# Ghost Mantis Mites



## ghostpkmn (Oct 23, 2021)

My ghost mantis has mites, presumably from her flies. I’ve tried removing them with a wet q-tip but it’s quite difficult to get them off and she is not a big fan of the whole process. Does anyone have any tips for keeping mites at bay? I clean my fly containers in between batches of flies but it doesn’t seem to be doing much. Is it the wood shaving that generally come with the maggots? Should I be removing it? If anyone can help please let me know!


----------



## Mystymantis (Oct 25, 2021)

I find grain mites a very annoying battle as well. They never seem to go away completely and pop up out of no where! One way is to put the fly containers on anti mite paper. Just be sure not to get the anti mite paper, which is poison, into contact with the flies or mantises.

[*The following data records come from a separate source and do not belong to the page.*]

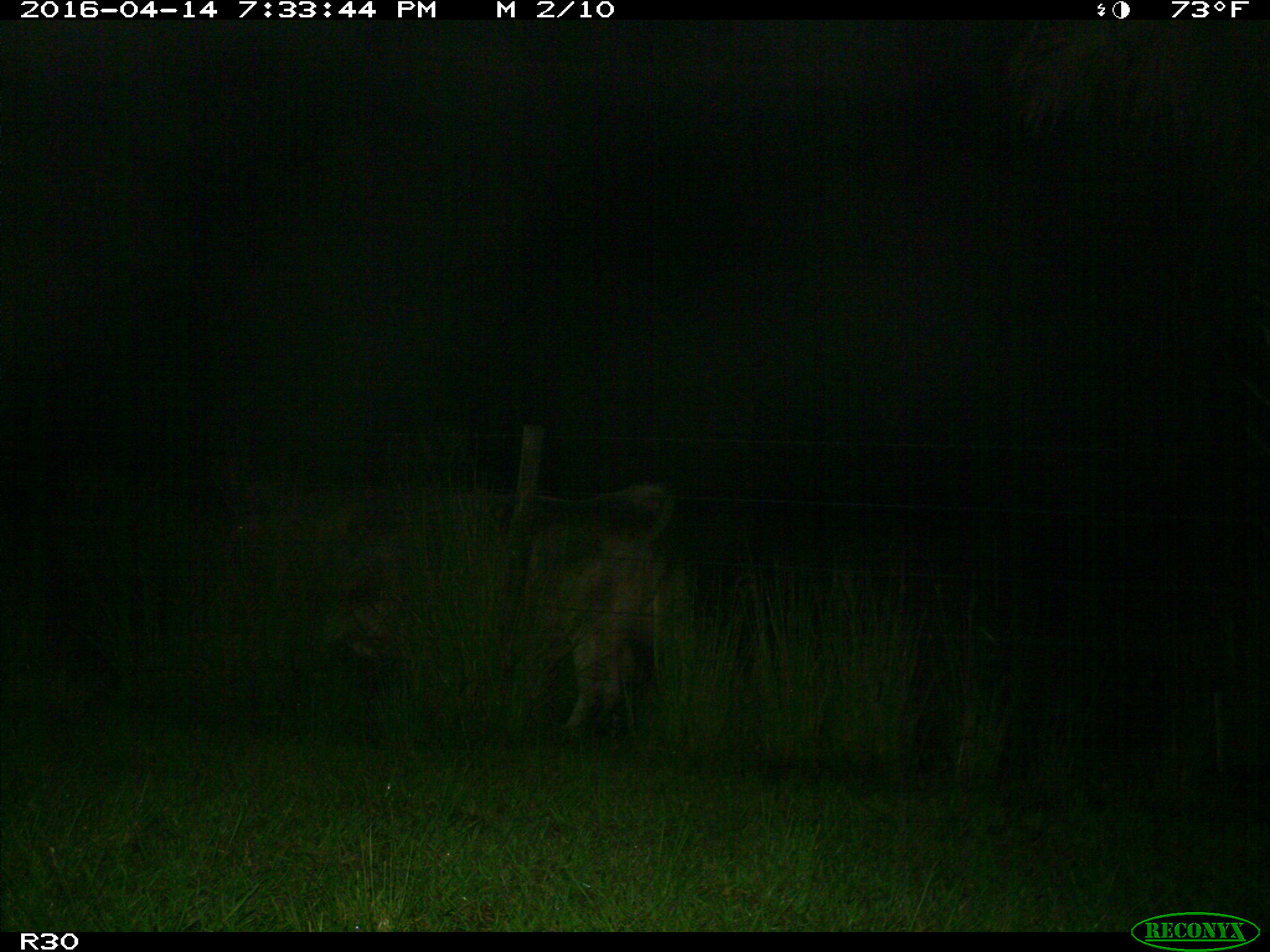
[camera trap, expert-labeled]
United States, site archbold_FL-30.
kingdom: Animalia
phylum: Chordata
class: Mammalia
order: Artiodactyla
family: Bovidae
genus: Bos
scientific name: Bos taurus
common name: domestic cow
Bos taurus (domestic cow).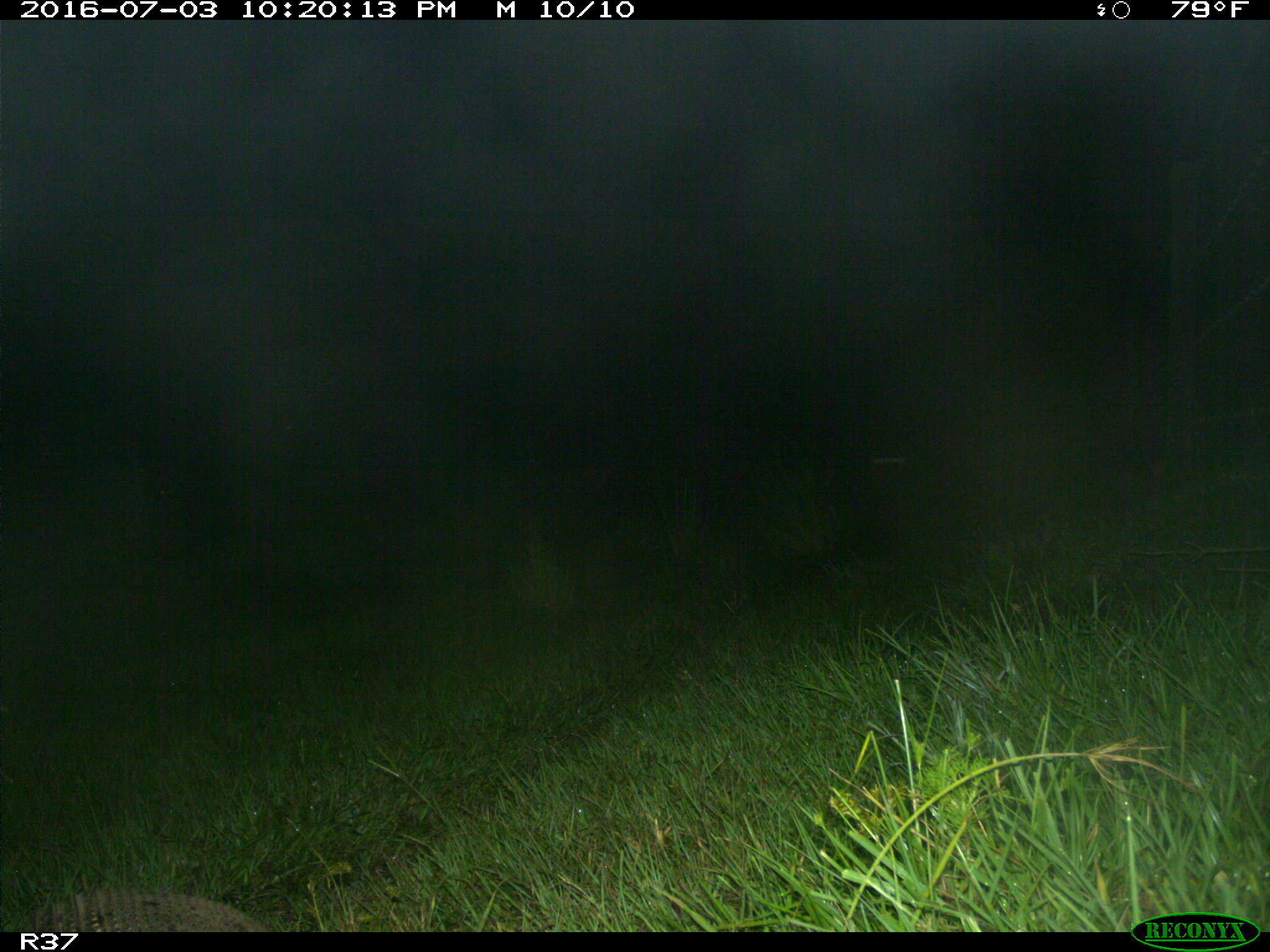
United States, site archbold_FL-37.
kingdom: Animalia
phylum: Chordata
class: Mammalia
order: Cingulata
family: Dasypodidae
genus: Dasypus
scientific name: Dasypus novemcinctus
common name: nine-banded armadillo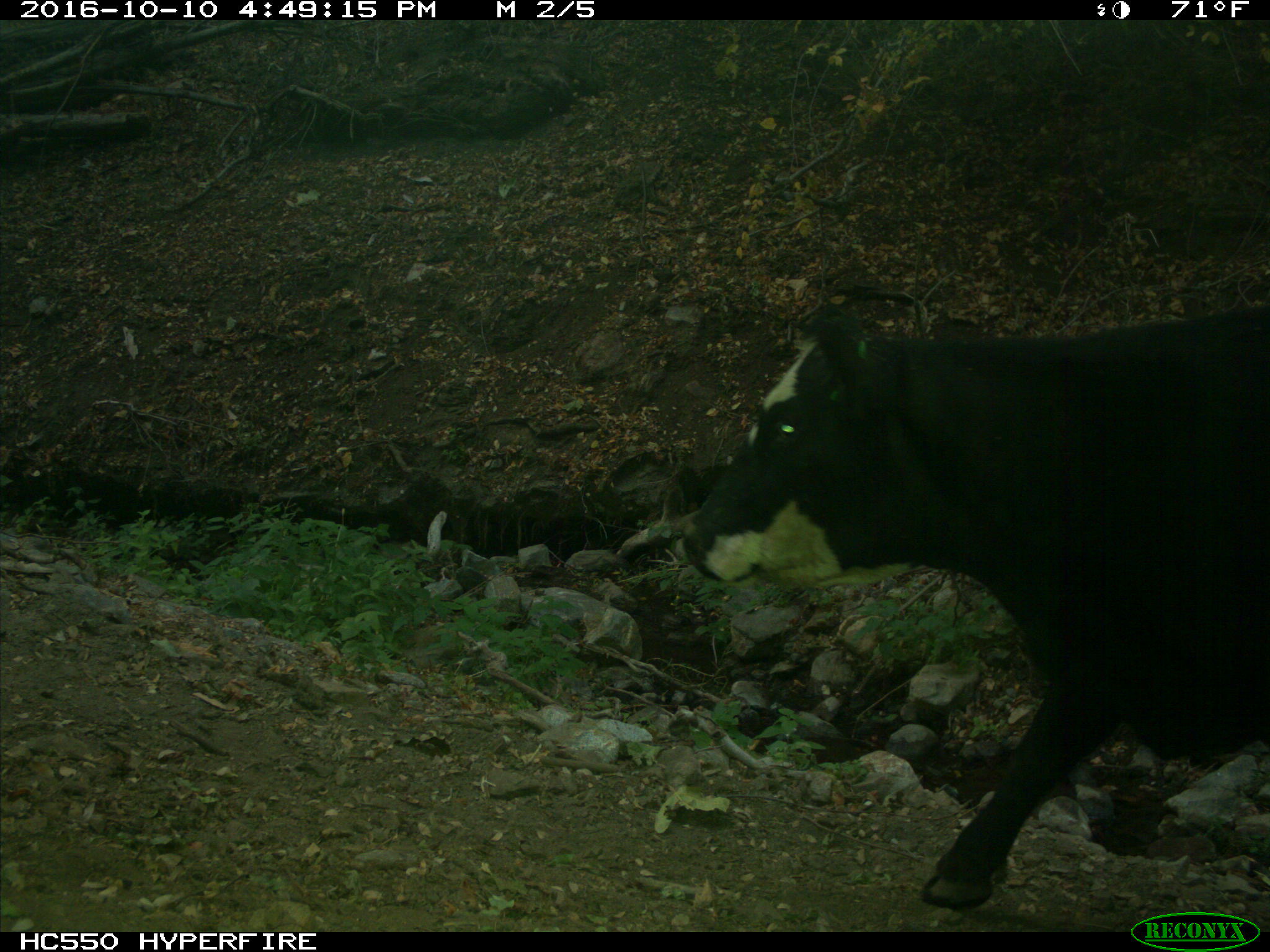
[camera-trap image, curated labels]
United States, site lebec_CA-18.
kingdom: Animalia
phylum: Chordata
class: Mammalia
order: Artiodactyla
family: Bovidae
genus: Bos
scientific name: Bos taurus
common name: domestic cow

The best way is to clean out the fly colonies every few weeks which should keep them at bay. If you have mites inside your mantis cages then it is most likely in the wood somehow. So I would remove it?


----------



## hibiscusmile (Nov 1, 2021)

Yeah you really do not need substrate, they are fine without it. I use the mite paper too and never have a problem with them now.

it would not hurt to give her a little tub of warm water to move around into see if they float off. Dont make her stay in as they breath thru their bodies. But  remove all things in her house and clean it and the items god before putting her back in and repeat the process within one week until you see they are gone.


----------